* **SOURCE PASSAGE**
·····

DevOps & Platform Engineering

Build the infrastructure, CI/CD pipelines, and developer tools that enable engineering teams to ship reliably.

Salary Range

$105K – $230K+

Demand

Exceptional

AI Impact

Moderate

Key Skills

KubernetesTerraform/IaCCI/CDLinuxNetworkingMonitoringCloud Platforms

What DevOps & Platform Engineers Do

DevOps and platform engineers build the infrastructure and tooling that enables other engineers to build, test, deploy, and operate software reliably. This includes CI/CD pipelines, container orchestration, infrastructure as code, monitoring and alerting systems, and developer experience tooling.

The title "DevOps engineer" has evolved significantly. In 2026, the industry increasingly uses "platform engineer" to describe the role, reflecting a shift from operational tasks toward building internal platforms that abstract away infrastructure complexity for application developers. The goal is to make deploying software as easy as pushing a button, while maintaining the security, reliability, and compliance requirements of production systems.

Skills That Matter

  • Container orchestration: Kubernetes is the de facto standard. Understanding pods, services, deployments, ingress, and the ecosystem of tools around Kubernetes.
  • Infrastructure as code: Terraform, Pulumi, or CloudFormation for managing cloud resources declaratively. Understanding state management, module design, and drift detection.
  • CI/CD: Designing and maintaining build, test, and deployment pipelines. GitHub Actions, GitLab CI, Jenkins, or ArgoCD.
  • Observability: Prometheus, Grafana, Datadog, or similar tools for metrics, logging, and distributed tracing. Understanding SLOs, SLIs, and error budgets.
  • Linux and networking: Deep understanding of Linux systems administration, TCP/IP networking, DNS, load balancing, and TLS.

AI's Impact on DevOps

AI tools help with generating infrastructure code, writing CI/CD configurations, and automating incident response. However, the core challenges of platform engineering — designing reliable systems, debugging complex infrastructure failures, and balancing developer experience with security requirements — require deep systems understanding and judgment that AI cannot reliably provide.

Career Trajectory

Platform engineers typically progress from maintaining existing infrastructure to designing new platforms, defining infrastructure strategy, and eventually leading the platform organization. The role offers natural transitions into site reliability engineering (SRE), security engineering, or engineering management with an infrastructure focus. Platform engineering is one of the highest-compensated specializations due to its critical impact on organizational velocity.

·····

* **ENTRIES PROVIDED**
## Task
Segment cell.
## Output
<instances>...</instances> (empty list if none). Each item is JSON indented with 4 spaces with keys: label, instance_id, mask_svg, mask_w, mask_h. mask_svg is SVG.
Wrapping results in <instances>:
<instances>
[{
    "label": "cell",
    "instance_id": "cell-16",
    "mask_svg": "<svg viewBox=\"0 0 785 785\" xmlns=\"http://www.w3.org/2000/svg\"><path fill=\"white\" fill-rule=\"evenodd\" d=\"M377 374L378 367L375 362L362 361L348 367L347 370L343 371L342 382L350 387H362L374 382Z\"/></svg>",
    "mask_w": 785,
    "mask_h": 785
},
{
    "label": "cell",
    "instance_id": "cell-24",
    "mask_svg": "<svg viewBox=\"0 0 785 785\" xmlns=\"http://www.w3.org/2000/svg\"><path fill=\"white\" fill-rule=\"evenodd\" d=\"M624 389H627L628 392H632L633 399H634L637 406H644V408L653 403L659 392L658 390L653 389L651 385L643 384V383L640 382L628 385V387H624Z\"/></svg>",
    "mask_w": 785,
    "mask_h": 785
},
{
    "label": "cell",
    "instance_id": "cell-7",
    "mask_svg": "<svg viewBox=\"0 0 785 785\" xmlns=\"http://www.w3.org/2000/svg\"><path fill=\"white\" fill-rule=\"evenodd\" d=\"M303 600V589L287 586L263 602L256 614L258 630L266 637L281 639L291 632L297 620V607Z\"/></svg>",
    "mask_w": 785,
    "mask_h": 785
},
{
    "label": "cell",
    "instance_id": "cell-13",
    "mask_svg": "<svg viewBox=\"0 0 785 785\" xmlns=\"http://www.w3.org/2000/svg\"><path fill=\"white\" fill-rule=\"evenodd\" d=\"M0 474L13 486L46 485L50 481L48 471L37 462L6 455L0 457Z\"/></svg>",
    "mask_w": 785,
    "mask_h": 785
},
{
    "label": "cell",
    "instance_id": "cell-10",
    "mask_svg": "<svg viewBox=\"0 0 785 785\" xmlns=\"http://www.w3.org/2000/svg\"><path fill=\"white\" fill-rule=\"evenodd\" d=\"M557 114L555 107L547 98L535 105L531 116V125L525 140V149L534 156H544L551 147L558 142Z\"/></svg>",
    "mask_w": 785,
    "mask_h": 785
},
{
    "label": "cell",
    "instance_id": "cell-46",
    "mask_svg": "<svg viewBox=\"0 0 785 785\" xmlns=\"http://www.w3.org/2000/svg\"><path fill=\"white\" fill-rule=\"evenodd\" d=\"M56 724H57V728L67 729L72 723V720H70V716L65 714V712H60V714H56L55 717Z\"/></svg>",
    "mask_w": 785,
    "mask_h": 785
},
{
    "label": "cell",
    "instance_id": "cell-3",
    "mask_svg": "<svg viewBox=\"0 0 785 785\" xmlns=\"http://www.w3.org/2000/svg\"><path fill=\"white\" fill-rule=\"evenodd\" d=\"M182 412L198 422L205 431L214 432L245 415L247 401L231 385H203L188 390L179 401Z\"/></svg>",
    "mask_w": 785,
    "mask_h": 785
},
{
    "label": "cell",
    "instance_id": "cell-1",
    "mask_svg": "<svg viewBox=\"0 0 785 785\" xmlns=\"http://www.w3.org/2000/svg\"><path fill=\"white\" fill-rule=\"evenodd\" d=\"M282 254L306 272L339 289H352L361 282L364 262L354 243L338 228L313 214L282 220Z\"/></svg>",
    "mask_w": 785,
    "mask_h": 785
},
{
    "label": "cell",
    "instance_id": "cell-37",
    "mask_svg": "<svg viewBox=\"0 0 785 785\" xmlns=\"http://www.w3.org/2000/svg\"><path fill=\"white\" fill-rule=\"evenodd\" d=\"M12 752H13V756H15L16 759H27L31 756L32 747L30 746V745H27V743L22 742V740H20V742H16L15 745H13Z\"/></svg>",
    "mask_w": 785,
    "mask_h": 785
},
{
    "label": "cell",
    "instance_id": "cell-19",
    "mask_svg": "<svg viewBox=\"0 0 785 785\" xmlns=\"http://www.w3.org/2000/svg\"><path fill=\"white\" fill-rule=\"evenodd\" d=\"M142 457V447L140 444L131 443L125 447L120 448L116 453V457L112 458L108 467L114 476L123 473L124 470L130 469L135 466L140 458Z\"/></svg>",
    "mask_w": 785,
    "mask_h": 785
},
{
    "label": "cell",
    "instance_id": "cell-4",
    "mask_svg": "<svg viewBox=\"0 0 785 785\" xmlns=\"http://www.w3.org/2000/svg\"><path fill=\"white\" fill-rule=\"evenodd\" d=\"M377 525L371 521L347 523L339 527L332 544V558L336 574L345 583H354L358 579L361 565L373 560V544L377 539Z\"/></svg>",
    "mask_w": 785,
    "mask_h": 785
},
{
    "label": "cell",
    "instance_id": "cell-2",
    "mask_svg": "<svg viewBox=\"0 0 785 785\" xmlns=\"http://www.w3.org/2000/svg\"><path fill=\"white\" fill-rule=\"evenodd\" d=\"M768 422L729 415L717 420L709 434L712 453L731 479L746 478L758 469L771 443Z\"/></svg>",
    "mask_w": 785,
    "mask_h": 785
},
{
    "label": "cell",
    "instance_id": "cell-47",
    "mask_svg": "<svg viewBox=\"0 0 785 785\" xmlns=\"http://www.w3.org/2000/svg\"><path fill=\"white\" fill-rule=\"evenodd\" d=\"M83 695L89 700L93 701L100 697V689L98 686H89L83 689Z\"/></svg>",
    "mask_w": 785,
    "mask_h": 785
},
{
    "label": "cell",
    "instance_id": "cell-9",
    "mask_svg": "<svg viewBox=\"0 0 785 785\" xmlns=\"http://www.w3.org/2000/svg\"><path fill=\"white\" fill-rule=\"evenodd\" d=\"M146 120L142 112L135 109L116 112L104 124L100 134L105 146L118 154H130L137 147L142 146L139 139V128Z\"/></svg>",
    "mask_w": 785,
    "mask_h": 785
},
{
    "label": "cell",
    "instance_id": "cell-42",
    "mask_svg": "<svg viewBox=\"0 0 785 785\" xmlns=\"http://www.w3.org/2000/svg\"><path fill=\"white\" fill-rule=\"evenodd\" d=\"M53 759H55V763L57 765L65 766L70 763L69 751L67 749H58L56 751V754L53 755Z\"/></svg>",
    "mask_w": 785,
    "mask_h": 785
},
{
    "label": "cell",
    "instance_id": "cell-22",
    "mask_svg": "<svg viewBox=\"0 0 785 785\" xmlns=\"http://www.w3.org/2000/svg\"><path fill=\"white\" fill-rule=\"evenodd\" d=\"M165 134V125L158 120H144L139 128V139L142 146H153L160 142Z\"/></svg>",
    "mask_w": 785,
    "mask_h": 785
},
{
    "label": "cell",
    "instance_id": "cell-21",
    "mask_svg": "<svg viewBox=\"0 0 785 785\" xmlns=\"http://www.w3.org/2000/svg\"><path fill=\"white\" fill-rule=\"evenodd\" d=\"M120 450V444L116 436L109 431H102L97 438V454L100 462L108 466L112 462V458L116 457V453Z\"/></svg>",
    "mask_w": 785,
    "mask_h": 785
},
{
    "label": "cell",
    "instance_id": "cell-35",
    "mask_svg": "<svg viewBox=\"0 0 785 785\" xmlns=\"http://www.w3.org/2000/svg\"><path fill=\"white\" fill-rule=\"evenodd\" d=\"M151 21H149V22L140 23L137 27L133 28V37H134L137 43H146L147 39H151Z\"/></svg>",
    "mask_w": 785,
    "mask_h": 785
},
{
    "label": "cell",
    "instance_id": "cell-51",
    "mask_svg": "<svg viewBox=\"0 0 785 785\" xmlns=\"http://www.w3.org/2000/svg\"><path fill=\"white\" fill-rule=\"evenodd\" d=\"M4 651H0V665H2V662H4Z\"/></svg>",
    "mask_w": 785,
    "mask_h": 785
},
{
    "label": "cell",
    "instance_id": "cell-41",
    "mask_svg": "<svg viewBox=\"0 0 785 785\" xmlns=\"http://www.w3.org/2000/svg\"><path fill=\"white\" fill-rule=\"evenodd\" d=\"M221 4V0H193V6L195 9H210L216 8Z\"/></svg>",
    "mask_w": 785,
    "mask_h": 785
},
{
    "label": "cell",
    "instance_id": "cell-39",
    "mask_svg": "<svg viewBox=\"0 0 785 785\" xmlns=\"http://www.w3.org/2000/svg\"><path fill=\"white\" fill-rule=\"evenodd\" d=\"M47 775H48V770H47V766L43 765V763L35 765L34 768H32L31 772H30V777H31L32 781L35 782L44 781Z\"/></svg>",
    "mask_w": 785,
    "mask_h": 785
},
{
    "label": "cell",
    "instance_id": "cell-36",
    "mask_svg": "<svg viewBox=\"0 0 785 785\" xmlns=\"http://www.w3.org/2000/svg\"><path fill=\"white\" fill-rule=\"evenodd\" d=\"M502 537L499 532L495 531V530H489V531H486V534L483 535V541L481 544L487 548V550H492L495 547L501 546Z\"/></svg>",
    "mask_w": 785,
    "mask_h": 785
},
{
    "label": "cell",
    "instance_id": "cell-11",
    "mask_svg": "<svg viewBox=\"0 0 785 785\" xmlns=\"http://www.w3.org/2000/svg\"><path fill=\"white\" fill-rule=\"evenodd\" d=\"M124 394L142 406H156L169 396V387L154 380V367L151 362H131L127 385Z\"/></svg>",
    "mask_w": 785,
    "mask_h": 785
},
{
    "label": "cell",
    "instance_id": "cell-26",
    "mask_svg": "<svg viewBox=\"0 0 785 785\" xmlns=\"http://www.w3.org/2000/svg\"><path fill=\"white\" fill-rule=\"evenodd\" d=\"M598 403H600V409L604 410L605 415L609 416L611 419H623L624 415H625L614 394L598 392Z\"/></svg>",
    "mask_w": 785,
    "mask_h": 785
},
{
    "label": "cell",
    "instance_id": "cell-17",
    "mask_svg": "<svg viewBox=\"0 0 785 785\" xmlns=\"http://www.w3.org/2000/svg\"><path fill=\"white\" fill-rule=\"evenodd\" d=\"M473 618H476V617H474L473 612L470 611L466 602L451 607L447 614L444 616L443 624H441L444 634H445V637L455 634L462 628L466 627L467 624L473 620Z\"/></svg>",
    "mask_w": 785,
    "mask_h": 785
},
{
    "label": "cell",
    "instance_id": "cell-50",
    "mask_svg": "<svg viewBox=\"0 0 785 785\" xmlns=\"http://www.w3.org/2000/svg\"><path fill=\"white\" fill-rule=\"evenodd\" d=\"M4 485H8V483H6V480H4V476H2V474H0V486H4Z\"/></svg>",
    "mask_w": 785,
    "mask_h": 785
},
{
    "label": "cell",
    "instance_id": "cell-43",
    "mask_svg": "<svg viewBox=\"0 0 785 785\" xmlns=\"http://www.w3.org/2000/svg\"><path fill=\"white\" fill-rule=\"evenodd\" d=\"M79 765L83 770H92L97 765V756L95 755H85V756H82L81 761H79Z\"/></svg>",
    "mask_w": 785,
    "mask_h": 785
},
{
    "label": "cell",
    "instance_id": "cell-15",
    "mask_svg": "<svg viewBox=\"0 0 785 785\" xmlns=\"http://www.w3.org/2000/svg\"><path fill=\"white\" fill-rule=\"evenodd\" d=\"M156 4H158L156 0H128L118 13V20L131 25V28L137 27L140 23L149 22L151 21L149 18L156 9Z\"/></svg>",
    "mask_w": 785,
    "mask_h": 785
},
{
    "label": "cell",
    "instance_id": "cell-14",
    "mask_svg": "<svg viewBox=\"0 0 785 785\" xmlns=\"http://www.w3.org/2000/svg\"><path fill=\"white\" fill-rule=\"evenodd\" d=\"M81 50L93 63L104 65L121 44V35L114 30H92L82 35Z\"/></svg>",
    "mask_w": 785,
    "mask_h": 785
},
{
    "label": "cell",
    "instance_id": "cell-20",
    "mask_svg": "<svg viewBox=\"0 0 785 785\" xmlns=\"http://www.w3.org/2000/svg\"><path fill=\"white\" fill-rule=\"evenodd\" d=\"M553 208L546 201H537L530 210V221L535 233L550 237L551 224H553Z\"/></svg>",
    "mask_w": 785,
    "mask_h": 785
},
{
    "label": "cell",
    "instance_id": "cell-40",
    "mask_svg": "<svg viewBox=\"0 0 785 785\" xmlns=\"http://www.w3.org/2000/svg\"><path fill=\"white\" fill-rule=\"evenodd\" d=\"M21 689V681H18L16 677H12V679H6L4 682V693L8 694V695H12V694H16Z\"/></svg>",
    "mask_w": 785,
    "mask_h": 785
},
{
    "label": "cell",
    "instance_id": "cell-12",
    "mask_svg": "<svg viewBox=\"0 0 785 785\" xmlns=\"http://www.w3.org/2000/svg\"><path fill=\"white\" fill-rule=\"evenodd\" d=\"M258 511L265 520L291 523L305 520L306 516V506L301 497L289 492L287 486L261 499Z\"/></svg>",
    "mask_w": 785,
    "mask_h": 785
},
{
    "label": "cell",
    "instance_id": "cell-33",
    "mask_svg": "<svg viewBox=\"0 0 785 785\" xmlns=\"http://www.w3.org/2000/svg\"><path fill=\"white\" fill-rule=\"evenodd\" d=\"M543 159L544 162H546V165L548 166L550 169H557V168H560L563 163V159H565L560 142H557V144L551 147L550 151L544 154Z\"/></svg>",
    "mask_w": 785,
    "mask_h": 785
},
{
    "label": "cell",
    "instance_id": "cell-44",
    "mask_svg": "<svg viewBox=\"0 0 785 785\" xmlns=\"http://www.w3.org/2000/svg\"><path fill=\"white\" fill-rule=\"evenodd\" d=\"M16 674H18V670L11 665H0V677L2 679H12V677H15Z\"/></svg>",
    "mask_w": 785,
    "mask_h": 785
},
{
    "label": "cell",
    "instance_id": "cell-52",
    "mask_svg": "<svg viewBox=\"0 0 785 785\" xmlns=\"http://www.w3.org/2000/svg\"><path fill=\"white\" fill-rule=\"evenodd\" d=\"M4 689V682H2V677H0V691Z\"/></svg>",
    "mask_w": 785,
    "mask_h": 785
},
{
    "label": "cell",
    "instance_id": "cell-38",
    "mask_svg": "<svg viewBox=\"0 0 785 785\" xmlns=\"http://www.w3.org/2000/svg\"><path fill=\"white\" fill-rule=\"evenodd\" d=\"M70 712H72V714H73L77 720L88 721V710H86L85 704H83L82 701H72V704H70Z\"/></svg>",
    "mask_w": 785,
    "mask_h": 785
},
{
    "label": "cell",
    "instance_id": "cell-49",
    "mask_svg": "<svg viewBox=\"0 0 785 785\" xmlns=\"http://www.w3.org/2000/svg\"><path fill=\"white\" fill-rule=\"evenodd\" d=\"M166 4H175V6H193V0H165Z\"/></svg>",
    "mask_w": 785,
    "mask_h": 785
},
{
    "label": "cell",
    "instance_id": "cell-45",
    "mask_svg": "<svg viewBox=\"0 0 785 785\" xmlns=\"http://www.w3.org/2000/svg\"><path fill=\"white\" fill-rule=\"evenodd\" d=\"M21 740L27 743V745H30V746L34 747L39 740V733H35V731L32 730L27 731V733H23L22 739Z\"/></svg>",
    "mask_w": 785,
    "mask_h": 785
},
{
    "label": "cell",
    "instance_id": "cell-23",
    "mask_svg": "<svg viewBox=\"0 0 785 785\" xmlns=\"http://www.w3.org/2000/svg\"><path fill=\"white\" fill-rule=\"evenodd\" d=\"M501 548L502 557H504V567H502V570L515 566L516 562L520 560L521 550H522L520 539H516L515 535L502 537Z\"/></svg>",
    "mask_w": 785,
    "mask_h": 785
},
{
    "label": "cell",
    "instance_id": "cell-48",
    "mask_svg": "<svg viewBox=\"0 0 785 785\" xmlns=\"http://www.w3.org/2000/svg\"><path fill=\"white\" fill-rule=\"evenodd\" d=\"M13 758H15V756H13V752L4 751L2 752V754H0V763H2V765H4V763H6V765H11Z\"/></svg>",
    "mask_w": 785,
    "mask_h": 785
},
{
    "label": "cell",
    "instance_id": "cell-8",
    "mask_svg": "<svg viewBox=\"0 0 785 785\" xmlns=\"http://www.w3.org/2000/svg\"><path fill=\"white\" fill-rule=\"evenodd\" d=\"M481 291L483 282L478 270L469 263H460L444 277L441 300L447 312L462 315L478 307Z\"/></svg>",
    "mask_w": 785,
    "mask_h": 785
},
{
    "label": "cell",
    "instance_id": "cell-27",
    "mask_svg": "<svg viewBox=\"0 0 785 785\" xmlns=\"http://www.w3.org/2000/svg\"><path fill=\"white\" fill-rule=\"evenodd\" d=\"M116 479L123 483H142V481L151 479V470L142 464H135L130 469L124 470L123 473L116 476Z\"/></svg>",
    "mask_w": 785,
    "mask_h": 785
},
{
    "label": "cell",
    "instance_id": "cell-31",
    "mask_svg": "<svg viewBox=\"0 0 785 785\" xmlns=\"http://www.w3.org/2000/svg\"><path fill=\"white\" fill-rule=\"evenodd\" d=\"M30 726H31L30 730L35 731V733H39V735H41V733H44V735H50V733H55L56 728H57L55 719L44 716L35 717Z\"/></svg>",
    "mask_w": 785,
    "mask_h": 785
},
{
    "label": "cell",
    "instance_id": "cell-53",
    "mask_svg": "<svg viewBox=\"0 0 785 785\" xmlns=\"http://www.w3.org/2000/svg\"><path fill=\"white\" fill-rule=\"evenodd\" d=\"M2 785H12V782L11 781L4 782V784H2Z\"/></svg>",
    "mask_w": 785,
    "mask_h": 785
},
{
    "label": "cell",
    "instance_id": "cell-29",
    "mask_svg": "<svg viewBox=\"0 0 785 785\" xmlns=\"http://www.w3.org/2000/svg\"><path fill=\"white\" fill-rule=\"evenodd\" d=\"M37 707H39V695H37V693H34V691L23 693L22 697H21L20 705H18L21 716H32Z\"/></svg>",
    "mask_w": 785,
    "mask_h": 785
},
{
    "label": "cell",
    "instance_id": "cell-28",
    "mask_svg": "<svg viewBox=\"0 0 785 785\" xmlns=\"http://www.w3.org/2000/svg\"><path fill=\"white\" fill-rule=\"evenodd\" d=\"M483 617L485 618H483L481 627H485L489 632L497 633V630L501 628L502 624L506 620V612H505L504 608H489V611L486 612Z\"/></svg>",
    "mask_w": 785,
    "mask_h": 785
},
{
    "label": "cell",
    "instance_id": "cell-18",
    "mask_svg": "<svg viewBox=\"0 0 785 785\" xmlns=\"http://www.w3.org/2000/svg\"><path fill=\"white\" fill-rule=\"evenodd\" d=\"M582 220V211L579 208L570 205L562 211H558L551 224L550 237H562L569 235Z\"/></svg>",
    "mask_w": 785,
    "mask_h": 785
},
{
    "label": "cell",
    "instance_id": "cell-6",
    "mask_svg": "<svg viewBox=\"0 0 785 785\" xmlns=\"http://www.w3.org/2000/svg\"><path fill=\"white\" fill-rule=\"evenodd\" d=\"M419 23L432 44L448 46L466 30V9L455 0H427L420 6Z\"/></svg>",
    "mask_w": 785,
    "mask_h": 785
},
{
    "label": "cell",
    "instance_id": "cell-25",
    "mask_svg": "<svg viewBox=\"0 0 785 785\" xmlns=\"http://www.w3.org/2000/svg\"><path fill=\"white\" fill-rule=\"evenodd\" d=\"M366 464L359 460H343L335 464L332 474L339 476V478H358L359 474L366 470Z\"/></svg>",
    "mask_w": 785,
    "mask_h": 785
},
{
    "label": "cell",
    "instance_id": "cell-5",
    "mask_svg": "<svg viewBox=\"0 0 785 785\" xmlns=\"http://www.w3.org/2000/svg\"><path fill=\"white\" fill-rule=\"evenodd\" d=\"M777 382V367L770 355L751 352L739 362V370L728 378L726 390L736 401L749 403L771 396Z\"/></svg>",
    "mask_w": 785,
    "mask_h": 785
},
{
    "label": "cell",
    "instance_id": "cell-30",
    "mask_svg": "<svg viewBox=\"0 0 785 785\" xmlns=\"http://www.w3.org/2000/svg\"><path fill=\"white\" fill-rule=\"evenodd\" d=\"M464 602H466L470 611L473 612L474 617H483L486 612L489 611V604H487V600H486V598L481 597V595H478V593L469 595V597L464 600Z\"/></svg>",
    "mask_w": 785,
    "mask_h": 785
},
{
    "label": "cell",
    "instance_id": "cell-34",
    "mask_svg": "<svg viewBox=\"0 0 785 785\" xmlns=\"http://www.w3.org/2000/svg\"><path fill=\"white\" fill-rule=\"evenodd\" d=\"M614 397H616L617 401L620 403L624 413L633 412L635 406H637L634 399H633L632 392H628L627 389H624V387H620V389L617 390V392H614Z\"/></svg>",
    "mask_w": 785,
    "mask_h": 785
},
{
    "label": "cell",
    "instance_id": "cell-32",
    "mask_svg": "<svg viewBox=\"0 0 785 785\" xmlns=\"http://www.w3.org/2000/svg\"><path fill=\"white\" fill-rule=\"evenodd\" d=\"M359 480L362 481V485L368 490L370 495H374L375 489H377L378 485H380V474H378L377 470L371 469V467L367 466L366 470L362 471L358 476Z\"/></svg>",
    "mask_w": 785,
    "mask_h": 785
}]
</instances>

·····

* **YOUR TASKS**
(1) Translate this sentence from the DevOps career profile into Spanish: "Platform engineering is one of the highest-compensated specializations due to its critical impact on organizational velocity."
(2) Please copy the DevOps career profile word for word from "Exceptional" to "developer experience tooling.".
Work only from the DevOps career profile.

* **TASK SOLUTIONS**
(1) La ingeniería de plataformas es una de las especializaciones mejor remuneradas debido a su impacto crítico en la velocidad organizacional.

(2)
Exceptional

AI Impact

Moderate

Key Skills

KubernetesTerraform/IaCCI/CDLinuxNetworkingMonitoringCloud Platforms

What DevOps & Platform Engineers Do

DevOps and platform engineers build the infrastructure and tooling that enables other engineers to build, test, deploy, and operate software reliably. This includes CI/CD pipelines, container orchestration, infrastructure as code, monitoring and alerting systems, and developer experience tooling.